“Well, sir, I don’t know,” answered Margery, willing perhaps to soften the truth to him. “She is certainly better than she was in the morning. She is sitting up.”

George Godolphin was of a hopeful nature. Even those few words seemed to speak to his heart with a certainty. “Not there, sir,” interposed Margery, as he opened the door of the sitting-room. “But it don’t matter,” she added: “you can go in that way.”

He walked through the room and opened the door of the bedchamber. Would the scene ever leave his memory? The room was lighted more by the blaze of the fire than by the daylight, for curtains partly covered the windows and the winter’s dreary afternoon was already merging into twilight. The bed was at the far end of the room, the dressing-table near it. The fire was on his right as he entered, and on a white-covered sofa, drawn before it, sat Maria. She was partly dressed and wrapped in a light cashmere shawl; her cap was untied, and her face, shaded though it was by its smooth brown hair, was all too visible in the reflection cast by the firelight.

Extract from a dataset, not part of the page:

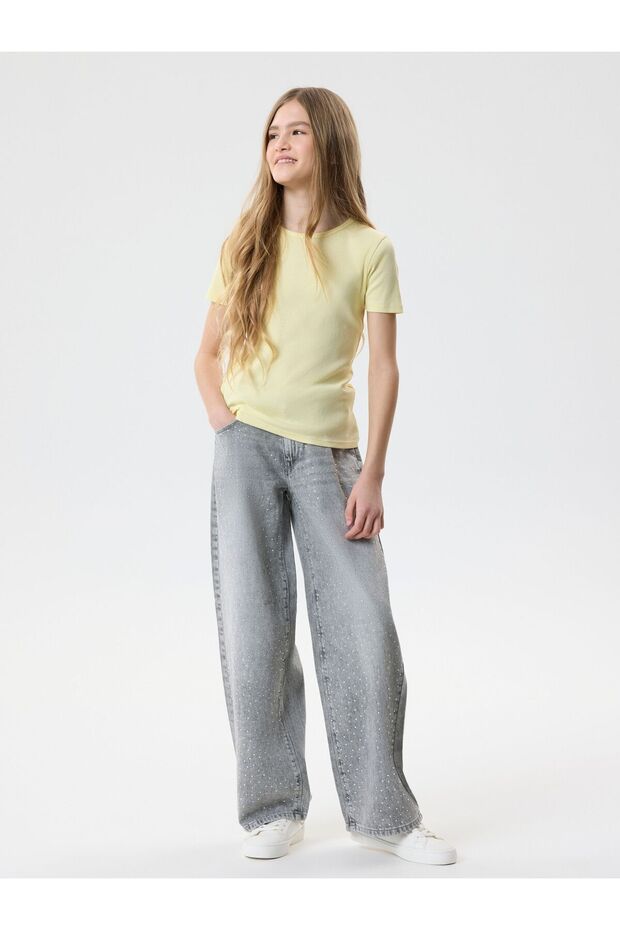 Jeans Wide Fit Strass - 4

Which was the more colourless—that face, or the white cover of the sofa? George Godolphin’s heart stood still as he looked upon it and then bounded on with a rush. Every shadow of hope had gone from him.

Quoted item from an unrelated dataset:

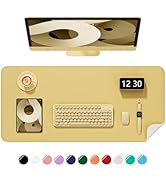 Niniubye Desk Pad, 30" x 14" PU Leather Non-Slip Desk Mat Large Mouse Pad for Desktop, Waterproof...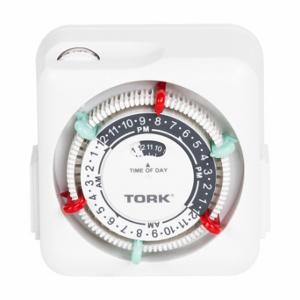 TORK RTN312 Heavy Dutry Appliance Timer, 30 min Min. Time Setting, 24 hr Max. Time Setting, White, 1 | CU6UNY 783Y06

Maria had not heard him, did not see him; he went in gently. By her side on the sofa lay Miss Meta, curled up into a ball and fast asleep, her hands and her golden curls on her mamma’s knee. With George’s first step forward, Maria turned her sad sweet eyes towards him, and a faint cry of emotion escaped her lips.

Before she could stir or speak, George was with her, his protecting arms thrown round her, her face gathered to his breast. What a contrast it was! she so wan and fragile, so near the grave, he in all his manly strength, his fresh beauty. Miss Meta woke up, recognized her papa with a cry and much commotion, but Margery came in and carried her off, shutting the door behind her.

Her fair young face—too fair and young to die—was laid against her husband’s; her feeble hand lay carelessly in his. The shock to George was very great; it almost seemed that he had already lost her; and the scalding tears, so rarely wrung from man, coursed down his cheeks, and fell on her face.

“Don’t grieve,” she whispered, the tears raining from her own eyes.

“Oh, George, my husband, it is a bitter thing to part, but we shall meet again in heaven, and be together for ever. It has been so weary here; the troubles have been so great!”

He steadied his voice to speak. “The troubles have not killed you, have they, Maria?”